If you have never heard Van Morrison’s, “Have I told You Lately That I love You” or if you haven’t heard it in awhile, Google it.It’s great to listen to or to sing in the car or whatever strange people like me do. It let’s your mind wander and then come back to the marvelous lilt of the chorus. Good stuff.
The fun part of the song is that it could be to God(which many people believe it is), to your lover, child or maybe even your self. Not narcissism in the last sense but a little pat on the back that maybe no one else is giving you. Go ahead. I won’t tell.
It is interesting to watch someone like Morrison evolve. He was born in Northern Ireland and he and I have punished 66 years. He probably has an ego but his compositions don’t expose that. He is soulful and open. He writes in a train of thought. Wonder why I love it?
I am working with a friend on a project that delves into human emotion and how we translate that into communication of sorts. As poor old Ted’s Head goes poring through my ups and downs of life, I see the human condition craves for honesty and openness and yet we are so afraid to do so.

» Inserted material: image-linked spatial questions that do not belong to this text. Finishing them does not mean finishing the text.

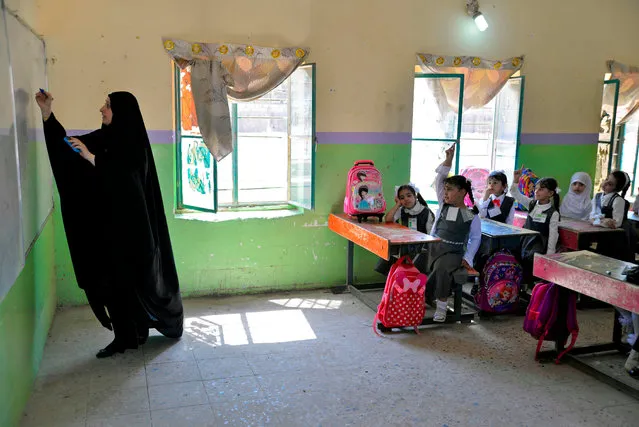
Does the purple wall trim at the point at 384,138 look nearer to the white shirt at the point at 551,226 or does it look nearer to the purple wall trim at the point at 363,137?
the purple wall trim at the point at 363,137

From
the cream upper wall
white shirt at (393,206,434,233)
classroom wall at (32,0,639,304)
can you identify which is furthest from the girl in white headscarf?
white shirt at (393,206,434,233)

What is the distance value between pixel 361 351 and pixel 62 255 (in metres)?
2.61

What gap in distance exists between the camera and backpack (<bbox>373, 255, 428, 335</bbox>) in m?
4.38

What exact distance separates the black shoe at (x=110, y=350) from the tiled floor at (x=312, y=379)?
0.06 metres

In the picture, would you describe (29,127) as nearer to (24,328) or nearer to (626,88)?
(24,328)

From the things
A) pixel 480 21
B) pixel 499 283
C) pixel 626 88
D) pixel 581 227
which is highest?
pixel 480 21

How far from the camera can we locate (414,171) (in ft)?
19.6

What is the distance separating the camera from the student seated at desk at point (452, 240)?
Result: 461 cm

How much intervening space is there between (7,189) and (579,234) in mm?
4222

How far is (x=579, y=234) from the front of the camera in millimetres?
4879

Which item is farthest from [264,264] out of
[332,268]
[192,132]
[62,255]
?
[62,255]

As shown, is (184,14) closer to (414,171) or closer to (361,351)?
(414,171)

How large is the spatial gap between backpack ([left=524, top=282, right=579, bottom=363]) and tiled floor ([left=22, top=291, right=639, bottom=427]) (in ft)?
0.79

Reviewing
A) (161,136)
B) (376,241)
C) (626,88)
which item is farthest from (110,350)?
(626,88)
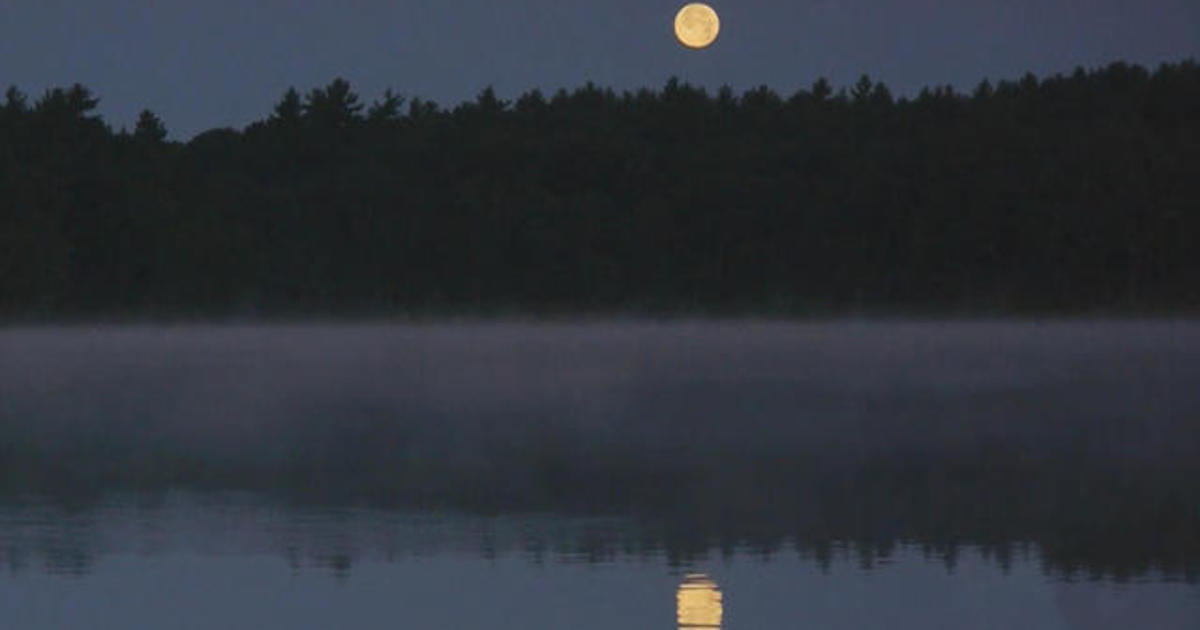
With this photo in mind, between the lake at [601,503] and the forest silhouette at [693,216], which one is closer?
the lake at [601,503]

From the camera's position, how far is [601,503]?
13.0m

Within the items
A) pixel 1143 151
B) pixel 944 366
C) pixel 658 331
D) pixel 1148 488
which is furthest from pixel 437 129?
pixel 1148 488

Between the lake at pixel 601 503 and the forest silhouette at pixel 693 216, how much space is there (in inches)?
1449

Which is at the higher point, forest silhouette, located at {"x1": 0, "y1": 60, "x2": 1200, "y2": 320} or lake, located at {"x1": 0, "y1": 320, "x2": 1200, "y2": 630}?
forest silhouette, located at {"x1": 0, "y1": 60, "x2": 1200, "y2": 320}

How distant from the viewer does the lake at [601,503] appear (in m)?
9.26

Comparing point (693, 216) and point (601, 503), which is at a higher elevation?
point (693, 216)

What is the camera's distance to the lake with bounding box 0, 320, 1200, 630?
9.26 meters

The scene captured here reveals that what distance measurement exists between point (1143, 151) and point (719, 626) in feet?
202

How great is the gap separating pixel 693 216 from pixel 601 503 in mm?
55461

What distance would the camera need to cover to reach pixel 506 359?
37.8m

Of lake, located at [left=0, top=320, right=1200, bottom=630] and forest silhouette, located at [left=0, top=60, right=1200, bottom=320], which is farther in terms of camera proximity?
forest silhouette, located at [left=0, top=60, right=1200, bottom=320]

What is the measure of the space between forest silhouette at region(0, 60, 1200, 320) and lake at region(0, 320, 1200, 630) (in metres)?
36.8

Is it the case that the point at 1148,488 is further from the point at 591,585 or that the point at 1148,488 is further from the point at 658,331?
the point at 658,331

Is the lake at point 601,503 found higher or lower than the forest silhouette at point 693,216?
lower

We harbor fears and guilt. Some merited. Some just stupid things locked up for days, months and years. We think no one will ever love me if they know this or that. We opine that no one has ever gone through this before and yet we are all prisoners of the same trepidations.
We pay psycho docs hundreds of dollars per hour just to spill our guts. But that is just because he won’t tell anyone. We get a trainer at the gym and spend most of the time talking about ourselves inside and not our bodies. I used to hit balls at the back end of the driving range at Desert Mountain. A golf teacher used to give his lessons there. I asked this guy if he was a psychologist or teacher. He said, “Both. But don’t tell anyone, okay?”
Guys don’t talk openly. “What do I want to talk about that touchy feely shit for?” It really makes them uneasy. They cop out and call it weak. It takes more strength than they know. Women talk but only to other women. They feel persecuted. Both feel their side is more than willing to talk. The marriage ends because “He or she doesn’t understand me”. No kidding.
This thing called love is most of all trust. I may have said this before. My Alzheimer’s can’t go back through 60 blogs and not repeat myself. When we meet someone we like, we spend hours talking and getting to know each other. We look for common interests. Can’t get enough. Then we get married and move about our business. Sorry. Too busy. Catch you later honey. Gotta go. I think we are exhibiting a little cold feet here. Don’t want them to get too close. Jeez, he or she may not love me.
Love says here I am warts and all. I will give but expect nothing in return. I trust you will not burn me or reject me for my failings. But most of all I will ACCEPT you for who you are. You are not a work in progress, I do not love you because if I can just change two or three things you will be perfect. I love You because you are You.Not in spite of you.
Give without holding back. Take that concept and apply it to God. Very cool. How about friends? Country? It’s getting better. What about your spouse or significant other? Not just a peck on the cheek but a good long kiss. Look in their eye and say “I love you.” Wow TTG! You are losing it.
Look I am not saying I have it down pat. Kathy will be the first of many to tell you how badly I fall short. But at least I have a target and I have a saying, “If you don’t aim high, you don’t hit high.” I guess what I am really saying is don’t sell yourself short. Don’t lose great opportunities for love and friendship because you are afraid to go outside the lines. Be open not closed. Sure you have a lot of crap in there. Don’t we all?
I was about to say I am sorry for being such a cornball. But no, that is me. I have had a great week of human interaction. I hope people have opened a little to me and I to them. I am learning from Tebow. Say what you want, the kid is real…and refreshing. He is honest to a fault. Not just in football but in life.
We here inhabitants of Denver are a mile high right now. The pulse of this city is vibrant and carefree. “Let’s just have fun and maybe prove them wrong. But enjoy the ride.” Around here it is not only football but a way of life. We don’t take ourselves too seriously. And that feels pretty good.
Have I told you lately that I love you? Probably not but I am now.
Ted The Great
Have I Told You Lately Partial Lyrics
Have I told you lately that I love you
Have I told you there’s no one above you
Fill my heart with gladness
Take away my sadness
Ease my troubles, that’s what you do
How many different applications could you have?
I just looked up “self help” books on Amazon. There were 138,549 results. There’s even a website to help pick the right one.
1.Kept hidden from knowledge or view; concealed.
3.Operating in a hidden or confidential manner: a secret agent.
4.Not expressed; inward: their secret thoughts.
We spent $7.17 billion on psychotherapy last year. We spent overall $2.3 trillion on medicine. I am not sure what the hell this factoid means but I thought it was interesting. Pax.